Regarding amortized analyis

Question

This is regarding amortized analysis. Following is text from an article.

Amortized analyis for problems in which one must perform a series of operations, and our goal is to analyze the time per operation. The motivation for amortized analysis is that looking at the worst case time per operation can be too pessimistic if the only way to produce an expensive is to "set it up" with a a large number of cheap operations before hand.

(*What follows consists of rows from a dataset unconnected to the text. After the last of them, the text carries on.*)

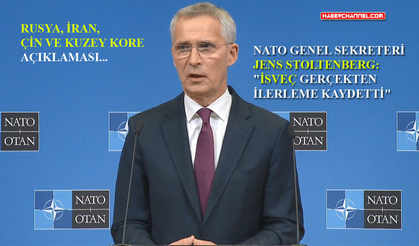 NATO - Jens Stoltenberg'den 'İsveç' açıklaması...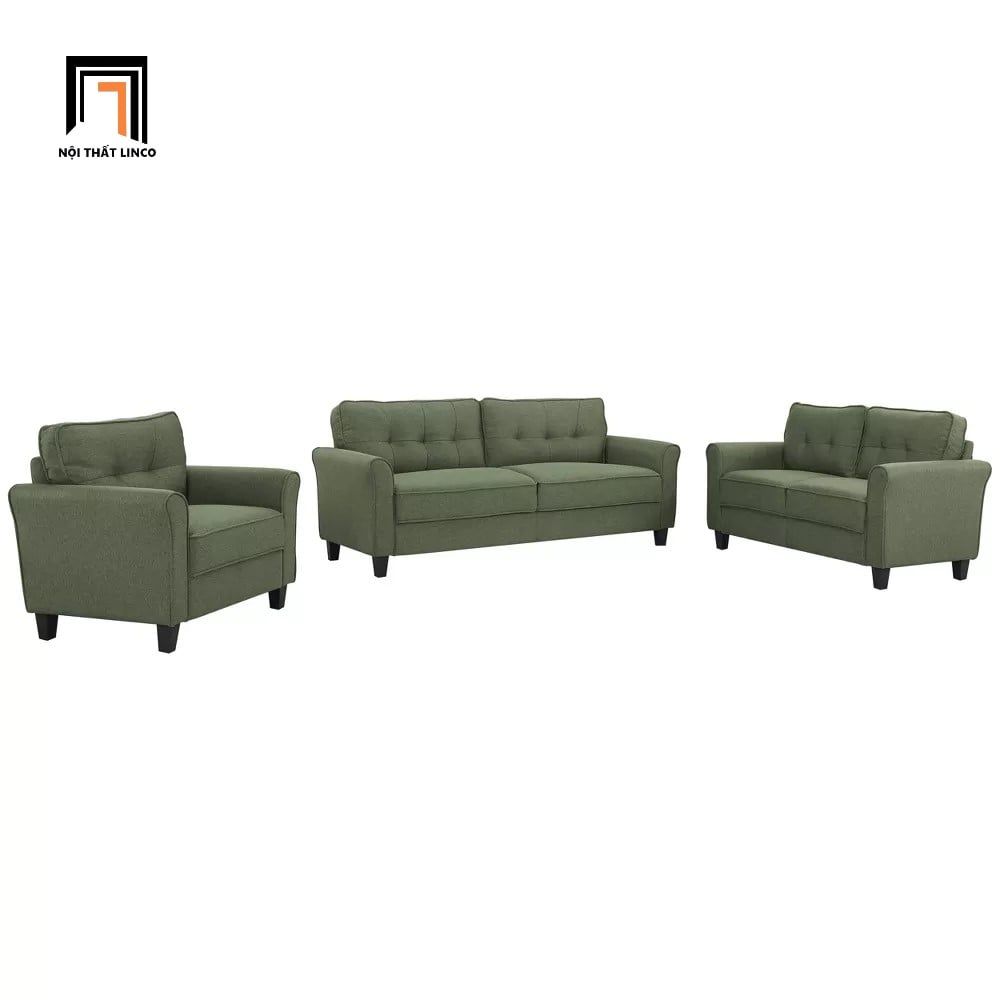 Ghế sofa băng đôi 2 nệm ngồi BT135 Harwyn dài 1m8 nhỏ gọn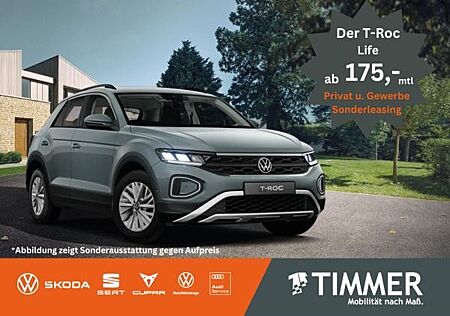 VW T-Roc Volkswagen Life 1.0l TSI*Ohne Sonderzahlung*TOP-Leasing*kurzfr. Verfügbar*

Question: What does author mean by last statement i.e., "if the only way to produce an expensive is to "set it up" with a a large number of cheap operations before hand"? Can any one please explain with example what this statement mean?

Thanks!

Answer 1

Another example. Consider an array that dynamically increases it's capacity when an element is added that exceeds the current capacity. Let increasing the capacity be O(n), where n is the old size of the array. Now, adding an element has a worst case complexity of O(n), because we might have to increase the capacity. The idea behind amortized analysis is that you have to do n simple adds that cost O(1) before the capacity is exhausted. Thus, many cheap operations lead up to one expensive operation. In other words, the expensive operation is amortized by the cheap operations.

Answer 2

The author means that the only way an expensive operation can occour is to be preceded by a big number of cheap operations.

Look at this example: We have a stack and we want the stack to implement in addition to the usual operations, also a operation called multipop(k) that pop k elements. Now, multipop costs O(min(n, k)), where n is the size of the stack; thus the prerequisite for the multipop to costs for example O(k) is to be precided by at least k cheap push each costing O(1).